The occupation of Lithuania by the Soviet Union in 1939 did not allow to expand bilateral ties between the countries. However, Lithuania is grateful to Ireland, which never recognised the forceful annexation and incorporation of Lithuania and other Baltic States by the Soviet Union.
Lithuanians also felt the helping hand of the Irish during this tragic period of our history when independence was lost. The last Prime Minister of independent Lithuania Kazys Škirpa was cordially received in Ireland, and Dublin was home to the famous Lithuanian statesman from 1946 to 1949.
Since 1991, Lithuania and Ireland have developed friendly relations and co-operate in a variety of fields.
Political co-operation between our two countries is set to increase. We work closely in international fora, notably the OSCE and EU. Ireland and Lithuania will hold the consecutive Presidencies of the EU in 2013.
I would also like to acknowledge the contribution of the Lithuanian community to the development of our bilateral ties. The Lithuanian community in Ireland is a strong bond that connects our two states and nations. I would like to convey special regards to the members of the Lithuanian community who are present here today.

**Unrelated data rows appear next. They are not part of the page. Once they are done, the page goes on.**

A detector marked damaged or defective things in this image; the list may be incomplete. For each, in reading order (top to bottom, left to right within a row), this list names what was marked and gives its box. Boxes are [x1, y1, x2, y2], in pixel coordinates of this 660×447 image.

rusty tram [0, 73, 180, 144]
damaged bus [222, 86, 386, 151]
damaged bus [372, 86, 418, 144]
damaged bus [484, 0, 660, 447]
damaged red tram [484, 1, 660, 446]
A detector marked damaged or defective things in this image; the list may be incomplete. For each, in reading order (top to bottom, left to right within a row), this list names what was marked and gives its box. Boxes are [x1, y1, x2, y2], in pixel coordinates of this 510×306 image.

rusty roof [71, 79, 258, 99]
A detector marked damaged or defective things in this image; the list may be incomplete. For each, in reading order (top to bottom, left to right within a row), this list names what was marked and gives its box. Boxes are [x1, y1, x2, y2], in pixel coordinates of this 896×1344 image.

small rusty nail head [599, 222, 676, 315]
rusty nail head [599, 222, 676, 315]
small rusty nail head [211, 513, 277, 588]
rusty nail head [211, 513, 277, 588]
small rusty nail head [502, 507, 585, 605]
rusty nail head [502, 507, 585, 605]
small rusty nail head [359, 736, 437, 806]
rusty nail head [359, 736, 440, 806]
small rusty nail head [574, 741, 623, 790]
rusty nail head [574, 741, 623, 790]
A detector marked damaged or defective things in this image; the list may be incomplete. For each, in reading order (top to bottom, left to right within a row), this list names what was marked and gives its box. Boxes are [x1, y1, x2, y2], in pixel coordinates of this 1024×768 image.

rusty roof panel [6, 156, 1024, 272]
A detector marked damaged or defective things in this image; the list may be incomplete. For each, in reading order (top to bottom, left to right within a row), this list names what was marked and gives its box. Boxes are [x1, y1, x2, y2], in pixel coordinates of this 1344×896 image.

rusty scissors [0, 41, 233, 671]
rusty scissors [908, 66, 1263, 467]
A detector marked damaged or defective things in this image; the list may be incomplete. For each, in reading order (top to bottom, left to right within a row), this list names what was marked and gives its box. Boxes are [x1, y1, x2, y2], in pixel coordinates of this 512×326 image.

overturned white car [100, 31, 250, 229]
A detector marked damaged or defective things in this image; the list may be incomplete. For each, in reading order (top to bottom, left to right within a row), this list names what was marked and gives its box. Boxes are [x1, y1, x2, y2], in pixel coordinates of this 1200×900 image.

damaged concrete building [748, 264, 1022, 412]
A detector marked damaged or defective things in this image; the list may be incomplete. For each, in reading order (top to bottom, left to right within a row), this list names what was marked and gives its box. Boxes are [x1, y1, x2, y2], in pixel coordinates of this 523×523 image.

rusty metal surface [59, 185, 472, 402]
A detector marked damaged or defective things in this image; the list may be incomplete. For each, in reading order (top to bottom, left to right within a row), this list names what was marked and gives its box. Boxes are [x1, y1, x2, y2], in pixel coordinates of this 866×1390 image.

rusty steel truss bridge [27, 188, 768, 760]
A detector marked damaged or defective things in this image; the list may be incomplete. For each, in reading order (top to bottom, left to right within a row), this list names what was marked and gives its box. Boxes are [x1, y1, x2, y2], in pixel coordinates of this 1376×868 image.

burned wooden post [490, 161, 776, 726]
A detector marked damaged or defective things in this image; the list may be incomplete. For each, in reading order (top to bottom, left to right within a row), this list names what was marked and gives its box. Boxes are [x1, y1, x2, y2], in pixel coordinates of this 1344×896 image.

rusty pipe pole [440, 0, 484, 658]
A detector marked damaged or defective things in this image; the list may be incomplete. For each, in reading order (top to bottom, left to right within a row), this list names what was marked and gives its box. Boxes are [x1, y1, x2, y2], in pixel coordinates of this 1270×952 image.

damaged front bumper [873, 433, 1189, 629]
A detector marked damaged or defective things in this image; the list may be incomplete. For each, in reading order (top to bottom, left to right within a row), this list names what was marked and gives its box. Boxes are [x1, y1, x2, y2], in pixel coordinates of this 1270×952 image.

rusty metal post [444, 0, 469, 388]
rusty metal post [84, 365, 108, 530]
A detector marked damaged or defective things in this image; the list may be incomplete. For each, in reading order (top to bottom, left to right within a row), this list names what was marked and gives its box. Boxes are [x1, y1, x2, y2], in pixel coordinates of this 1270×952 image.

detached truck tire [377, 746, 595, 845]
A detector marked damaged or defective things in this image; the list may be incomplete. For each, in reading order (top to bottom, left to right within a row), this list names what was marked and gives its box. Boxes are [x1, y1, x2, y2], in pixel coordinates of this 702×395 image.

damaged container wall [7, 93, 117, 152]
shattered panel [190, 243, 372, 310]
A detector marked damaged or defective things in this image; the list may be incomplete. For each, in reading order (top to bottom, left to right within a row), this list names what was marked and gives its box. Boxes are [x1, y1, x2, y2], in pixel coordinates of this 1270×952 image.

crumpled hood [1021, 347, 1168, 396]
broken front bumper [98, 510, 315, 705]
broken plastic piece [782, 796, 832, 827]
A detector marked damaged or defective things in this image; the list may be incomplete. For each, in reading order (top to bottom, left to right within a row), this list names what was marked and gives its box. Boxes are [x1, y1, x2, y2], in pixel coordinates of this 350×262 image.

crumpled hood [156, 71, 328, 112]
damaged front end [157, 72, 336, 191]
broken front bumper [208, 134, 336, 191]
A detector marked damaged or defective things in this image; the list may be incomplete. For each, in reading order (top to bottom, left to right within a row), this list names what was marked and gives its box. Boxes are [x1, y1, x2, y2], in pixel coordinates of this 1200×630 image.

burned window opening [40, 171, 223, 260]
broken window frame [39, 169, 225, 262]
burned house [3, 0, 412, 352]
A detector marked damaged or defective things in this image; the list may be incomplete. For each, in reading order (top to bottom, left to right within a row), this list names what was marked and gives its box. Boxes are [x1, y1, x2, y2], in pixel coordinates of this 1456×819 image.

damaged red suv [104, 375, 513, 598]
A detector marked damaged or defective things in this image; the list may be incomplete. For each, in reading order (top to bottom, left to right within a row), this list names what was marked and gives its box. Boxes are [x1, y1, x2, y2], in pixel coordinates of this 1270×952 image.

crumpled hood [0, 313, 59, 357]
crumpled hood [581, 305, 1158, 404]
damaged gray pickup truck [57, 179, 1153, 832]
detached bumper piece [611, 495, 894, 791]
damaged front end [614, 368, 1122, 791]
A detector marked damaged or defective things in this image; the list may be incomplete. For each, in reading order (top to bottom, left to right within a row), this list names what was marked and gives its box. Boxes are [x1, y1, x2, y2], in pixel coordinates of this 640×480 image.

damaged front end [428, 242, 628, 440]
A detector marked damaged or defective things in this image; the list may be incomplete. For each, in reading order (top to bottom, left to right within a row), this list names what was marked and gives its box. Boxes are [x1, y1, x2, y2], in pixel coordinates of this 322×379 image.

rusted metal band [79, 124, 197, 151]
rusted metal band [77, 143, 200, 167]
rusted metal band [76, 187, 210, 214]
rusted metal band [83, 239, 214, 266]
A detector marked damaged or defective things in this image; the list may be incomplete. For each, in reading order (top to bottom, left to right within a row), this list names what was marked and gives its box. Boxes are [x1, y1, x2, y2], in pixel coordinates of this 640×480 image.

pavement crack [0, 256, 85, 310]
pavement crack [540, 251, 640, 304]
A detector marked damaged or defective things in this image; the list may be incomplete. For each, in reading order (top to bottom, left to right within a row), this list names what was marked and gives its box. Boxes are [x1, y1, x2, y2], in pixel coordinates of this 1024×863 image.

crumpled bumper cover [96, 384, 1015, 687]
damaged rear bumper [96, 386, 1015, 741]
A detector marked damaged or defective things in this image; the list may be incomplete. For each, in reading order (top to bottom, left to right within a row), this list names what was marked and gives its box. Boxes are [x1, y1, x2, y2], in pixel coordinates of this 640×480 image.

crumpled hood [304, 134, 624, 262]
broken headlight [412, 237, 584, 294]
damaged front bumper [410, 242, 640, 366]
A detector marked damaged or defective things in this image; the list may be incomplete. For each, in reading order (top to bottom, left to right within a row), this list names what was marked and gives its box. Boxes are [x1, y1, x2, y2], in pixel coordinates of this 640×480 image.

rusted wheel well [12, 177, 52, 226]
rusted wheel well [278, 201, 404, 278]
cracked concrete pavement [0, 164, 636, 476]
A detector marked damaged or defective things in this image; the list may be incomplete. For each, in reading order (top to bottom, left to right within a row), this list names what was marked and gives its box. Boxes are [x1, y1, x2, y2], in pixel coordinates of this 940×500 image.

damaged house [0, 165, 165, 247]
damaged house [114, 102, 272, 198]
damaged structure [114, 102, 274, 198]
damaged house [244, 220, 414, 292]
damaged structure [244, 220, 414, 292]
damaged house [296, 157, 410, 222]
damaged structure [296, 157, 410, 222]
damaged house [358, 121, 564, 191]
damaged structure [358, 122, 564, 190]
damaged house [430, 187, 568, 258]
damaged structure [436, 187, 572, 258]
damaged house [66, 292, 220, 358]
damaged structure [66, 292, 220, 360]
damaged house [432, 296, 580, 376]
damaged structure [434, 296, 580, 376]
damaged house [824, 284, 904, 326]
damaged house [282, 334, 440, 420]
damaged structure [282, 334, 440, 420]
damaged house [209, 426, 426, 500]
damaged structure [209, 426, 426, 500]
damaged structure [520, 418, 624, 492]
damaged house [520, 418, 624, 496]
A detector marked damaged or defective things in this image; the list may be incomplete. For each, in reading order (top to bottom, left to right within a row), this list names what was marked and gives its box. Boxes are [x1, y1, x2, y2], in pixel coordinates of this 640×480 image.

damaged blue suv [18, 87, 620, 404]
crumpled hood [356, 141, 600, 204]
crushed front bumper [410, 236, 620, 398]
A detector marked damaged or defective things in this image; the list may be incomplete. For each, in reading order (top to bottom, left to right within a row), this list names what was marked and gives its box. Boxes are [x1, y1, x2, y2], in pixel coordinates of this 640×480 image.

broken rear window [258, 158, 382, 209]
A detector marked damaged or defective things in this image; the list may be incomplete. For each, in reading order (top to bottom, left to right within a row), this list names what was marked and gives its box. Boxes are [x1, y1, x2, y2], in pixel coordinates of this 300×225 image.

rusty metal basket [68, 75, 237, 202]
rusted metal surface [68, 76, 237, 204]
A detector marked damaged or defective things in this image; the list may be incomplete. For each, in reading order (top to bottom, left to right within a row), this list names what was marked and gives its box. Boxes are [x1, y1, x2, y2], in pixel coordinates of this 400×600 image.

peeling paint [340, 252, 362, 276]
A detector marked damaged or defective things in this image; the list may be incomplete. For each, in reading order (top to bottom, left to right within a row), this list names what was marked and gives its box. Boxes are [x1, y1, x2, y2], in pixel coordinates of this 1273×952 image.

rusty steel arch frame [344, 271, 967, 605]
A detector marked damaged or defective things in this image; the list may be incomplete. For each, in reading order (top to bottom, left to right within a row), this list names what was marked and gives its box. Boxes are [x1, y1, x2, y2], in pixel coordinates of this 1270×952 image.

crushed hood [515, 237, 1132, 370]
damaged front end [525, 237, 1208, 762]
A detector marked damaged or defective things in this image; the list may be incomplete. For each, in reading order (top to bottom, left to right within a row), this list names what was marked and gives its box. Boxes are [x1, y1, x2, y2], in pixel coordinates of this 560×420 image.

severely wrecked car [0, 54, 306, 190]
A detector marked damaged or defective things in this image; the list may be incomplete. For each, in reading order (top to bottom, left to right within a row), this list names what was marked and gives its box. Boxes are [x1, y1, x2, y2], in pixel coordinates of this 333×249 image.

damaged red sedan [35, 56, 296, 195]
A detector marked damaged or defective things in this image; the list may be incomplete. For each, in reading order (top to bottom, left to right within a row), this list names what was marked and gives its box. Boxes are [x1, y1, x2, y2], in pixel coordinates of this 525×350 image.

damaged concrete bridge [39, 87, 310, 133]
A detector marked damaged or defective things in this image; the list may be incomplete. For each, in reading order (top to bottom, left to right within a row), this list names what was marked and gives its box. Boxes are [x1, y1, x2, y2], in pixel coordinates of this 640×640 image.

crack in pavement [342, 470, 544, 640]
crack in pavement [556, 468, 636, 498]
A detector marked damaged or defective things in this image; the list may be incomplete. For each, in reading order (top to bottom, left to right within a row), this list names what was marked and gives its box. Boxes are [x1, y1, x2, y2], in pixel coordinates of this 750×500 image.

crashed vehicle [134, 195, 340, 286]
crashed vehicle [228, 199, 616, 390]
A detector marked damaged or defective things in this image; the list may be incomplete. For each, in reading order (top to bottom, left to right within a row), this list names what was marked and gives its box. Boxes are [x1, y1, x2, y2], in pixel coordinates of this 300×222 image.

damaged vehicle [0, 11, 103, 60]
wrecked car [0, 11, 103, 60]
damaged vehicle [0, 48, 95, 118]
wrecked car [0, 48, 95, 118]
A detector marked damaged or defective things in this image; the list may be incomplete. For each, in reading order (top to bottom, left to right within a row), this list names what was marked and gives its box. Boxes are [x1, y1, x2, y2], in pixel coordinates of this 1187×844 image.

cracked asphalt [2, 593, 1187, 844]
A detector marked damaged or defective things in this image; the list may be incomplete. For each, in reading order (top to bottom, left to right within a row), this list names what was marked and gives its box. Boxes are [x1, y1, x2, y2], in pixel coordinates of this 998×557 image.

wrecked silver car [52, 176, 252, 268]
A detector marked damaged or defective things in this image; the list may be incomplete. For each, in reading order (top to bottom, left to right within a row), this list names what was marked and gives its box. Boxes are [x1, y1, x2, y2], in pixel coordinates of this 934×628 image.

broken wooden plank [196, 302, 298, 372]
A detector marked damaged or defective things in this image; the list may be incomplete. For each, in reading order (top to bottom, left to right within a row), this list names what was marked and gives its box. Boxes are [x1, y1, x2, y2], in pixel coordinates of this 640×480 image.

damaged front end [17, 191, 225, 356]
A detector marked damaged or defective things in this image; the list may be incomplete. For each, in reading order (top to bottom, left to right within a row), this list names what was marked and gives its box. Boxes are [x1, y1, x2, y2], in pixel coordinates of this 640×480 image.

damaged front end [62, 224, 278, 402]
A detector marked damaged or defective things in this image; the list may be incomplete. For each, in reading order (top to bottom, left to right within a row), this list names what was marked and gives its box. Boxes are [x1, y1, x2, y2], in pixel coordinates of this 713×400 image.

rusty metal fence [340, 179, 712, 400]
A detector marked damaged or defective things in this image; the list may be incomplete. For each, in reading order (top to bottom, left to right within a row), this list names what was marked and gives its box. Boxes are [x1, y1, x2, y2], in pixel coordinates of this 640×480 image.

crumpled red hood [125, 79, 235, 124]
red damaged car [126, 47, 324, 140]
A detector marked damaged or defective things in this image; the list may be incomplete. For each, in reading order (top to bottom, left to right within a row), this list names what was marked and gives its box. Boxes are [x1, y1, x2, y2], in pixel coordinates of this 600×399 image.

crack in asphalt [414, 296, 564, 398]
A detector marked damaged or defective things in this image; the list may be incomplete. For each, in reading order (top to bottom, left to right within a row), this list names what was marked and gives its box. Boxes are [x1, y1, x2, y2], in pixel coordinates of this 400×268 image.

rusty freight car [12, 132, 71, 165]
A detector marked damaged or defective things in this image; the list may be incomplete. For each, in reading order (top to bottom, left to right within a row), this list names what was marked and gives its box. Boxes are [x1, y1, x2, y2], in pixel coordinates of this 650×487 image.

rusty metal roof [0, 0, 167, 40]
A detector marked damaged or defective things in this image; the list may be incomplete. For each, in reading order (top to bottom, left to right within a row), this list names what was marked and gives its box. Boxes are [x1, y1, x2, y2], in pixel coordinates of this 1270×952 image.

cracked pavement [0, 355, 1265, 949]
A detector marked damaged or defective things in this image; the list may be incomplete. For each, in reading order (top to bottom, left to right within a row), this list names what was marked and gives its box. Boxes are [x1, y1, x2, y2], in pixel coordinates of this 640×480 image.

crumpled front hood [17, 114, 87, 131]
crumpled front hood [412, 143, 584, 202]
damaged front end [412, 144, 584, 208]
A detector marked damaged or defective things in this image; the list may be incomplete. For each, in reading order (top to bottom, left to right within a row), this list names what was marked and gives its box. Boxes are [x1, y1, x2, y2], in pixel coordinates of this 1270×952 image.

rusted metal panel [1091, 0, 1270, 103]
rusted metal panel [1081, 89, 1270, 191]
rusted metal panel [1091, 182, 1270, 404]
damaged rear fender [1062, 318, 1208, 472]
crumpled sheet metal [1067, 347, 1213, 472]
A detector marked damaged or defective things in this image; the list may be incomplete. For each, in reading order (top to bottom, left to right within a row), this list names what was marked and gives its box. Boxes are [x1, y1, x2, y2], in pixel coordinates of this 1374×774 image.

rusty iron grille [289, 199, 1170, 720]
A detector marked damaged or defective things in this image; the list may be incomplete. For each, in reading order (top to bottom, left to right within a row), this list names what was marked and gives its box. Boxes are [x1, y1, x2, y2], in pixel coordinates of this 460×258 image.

I am confident that relations between our countries will get even closer, based on our similar historical experiences, and shared values, as well as human and cultural exchanges.
I would like to extend the appreciation to Griffith College and it’s President Diarmuid Hegarty for hosting this event, and also other sponsors who contributed to its organisation.
I would like to convey my particular thanks to Lithuanian folklore group “Lietuviškas Dobilas” (“Lithuanian shamrock”) for organising this event. I would also like to congratulate them on their 5th anniversary.